# Question:



## Bubbagon (Mar 8, 2010)

Do you guys want to do another Bubbagon Campout/Shootout deal again this year?
Last year we did a whole lot more fun fishing than we did actual competition fishing...so....maybe just get together, paddle, fish, camp, drink, and make fun of Stucky. Simply use it as an opportunity to meet everyone on the forum, and hang out and fish together.
I was thinking maybe the last weekend in June, the 28th and 29th.
I liked the campground we were at last year. We kind of had the place to ourselves and they were cool with whatever we had going on.
I'm certain I could arrange to have a rack of Jackson and Native boats for demo, or to take on a float.

So what do you think? Yes/No/Maybe?


----------



## shwookie (Jun 15, 2007)

Any day that gives me the chance to make fun of Stucky is a good day.

Where was it last year?


----------



## crittergitter (Jun 9, 2005)

I would certainly be interested in the fishing part. That's getting close to d-day for us so I probably wouldn't be camping out. Oh, and if you can whip up a Kilroy for the day, that would seal the deal for sure!


----------



## StuckAtHome (Apr 29, 2004)

Wtf? No competition? Why, because I'll win again , lol.

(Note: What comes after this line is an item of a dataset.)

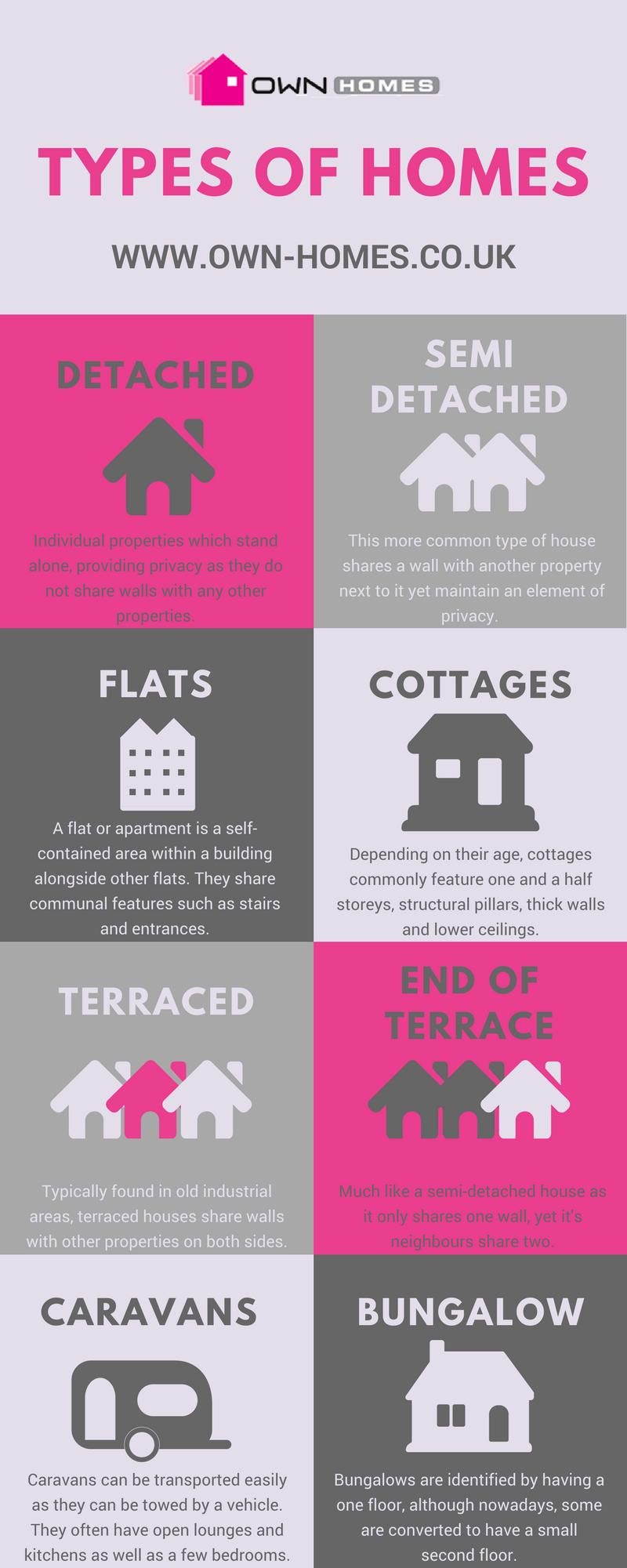 types-of-homes-infographic-lkrllc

I'm in, like making fun of myself

posted using Outdoor Hub Campfire


----------



## Bubbagon (Mar 8, 2010)

shwookie said:


> Any day that gives me the chance to make fun of Stucky is a good day.
> 
> Where was it last year?


Scioto Canoe Livery. That's a good ole boy that runs that place. Camped right n the river. Fished for catfish and what not...
Good time.


----------



## ajarvi (Jul 22, 2007)

Well, after a while of being non-existent, I'm back and Bubbagon, that weekend sounds great. I could use the time on the water. Getting my boat back this Saturday evening so I might even be game for a fishing trip this Sunday.


----------



## streamstalker (Jul 8, 2005)

Pretty sure it works for me.


----------



## lotaluck (Dec 17, 2009)

Im in, sure would be nice if there was a coosa to test out!!


----------



## DC9781 (Apr 3, 2009)

I'm a maybe that is aspiring to be a yes! Will have to see what my sons baseball schedule is that weekend ( yr end tournament). I'll check back in on this when the event draws closer. last year was a great time/turnout so I'm looking forward to it.


----------



## backlashed (Mar 19, 2011)

I'm in, but June is tight right now. I have a week of training starting June 9 and have to do hard time in my 'Cuda on Pamlico Sound the last half of June.

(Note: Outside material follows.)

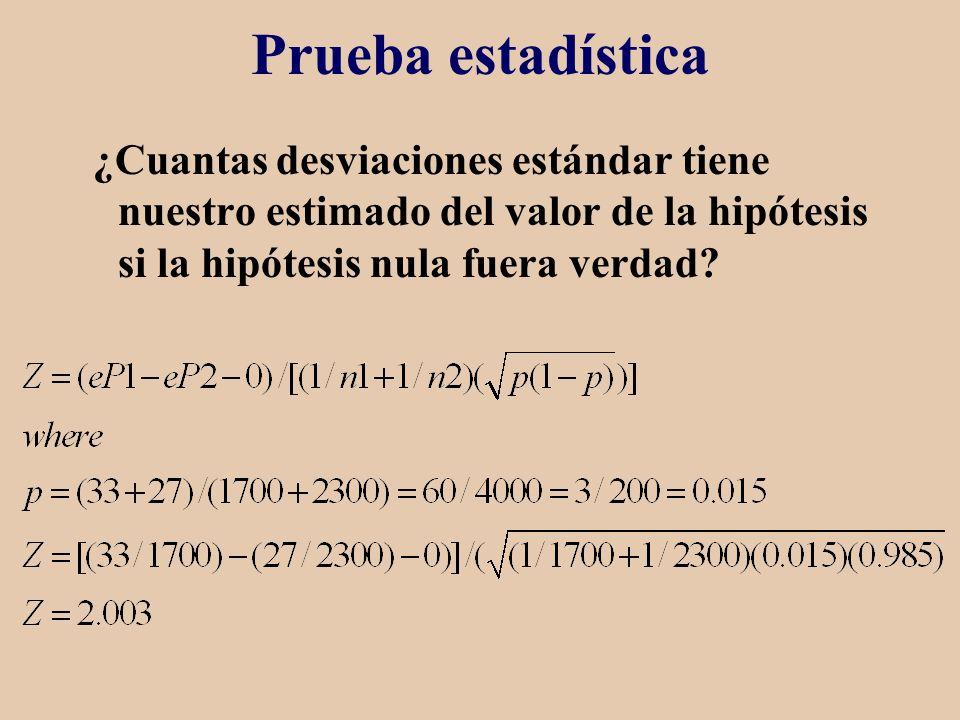 Prueba estadística ¿Cuantas desviaciones estándar tiene nuestro estimado del valor de la hipótesis si la hipótesis nula fuera verdad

Last half of July I have more training and sometime in the first three weeks I'll be on the Jersey Shore.


----------



## Jmsteele187 (Dec 22, 2011)

If my wife is back to work by then, I might try to make it down that way with the family for a camping/ kayaking trip.


Posted using Outdoor Hub Campfire


----------



## SeanStone (Sep 8, 2010)

It's a maybe for me and my girlfriend. Sounds like a good time for sure

posted using Outdoor Hub Campfire


----------



## landarcjedi (Mar 20, 2011)

My mom and dad's 50th wedding anniversary is on Sunday. But I could float Saturday and not stay over. That was a blast last year for sure. 
What is the outlook for the rodeo next weekend?


----------



## fishwendel2 (Nov 19, 2007)

I'm in  So far no conflicts


----------



## Rybo (Jul 23, 2009)

For sure interested. Might be able to scare up a few more dudes from northeast.
I believe we'll be back in town by that point. If so I'll be out there.


----------



## landarcjedi (Mar 20, 2011)

I am on lock down from the wife until I move into my new house. So no rodeo or Bubbagon Shootout for me. I will have to make it up later in the year. Ouch, thought I could go out Sunday and got the evil eye.  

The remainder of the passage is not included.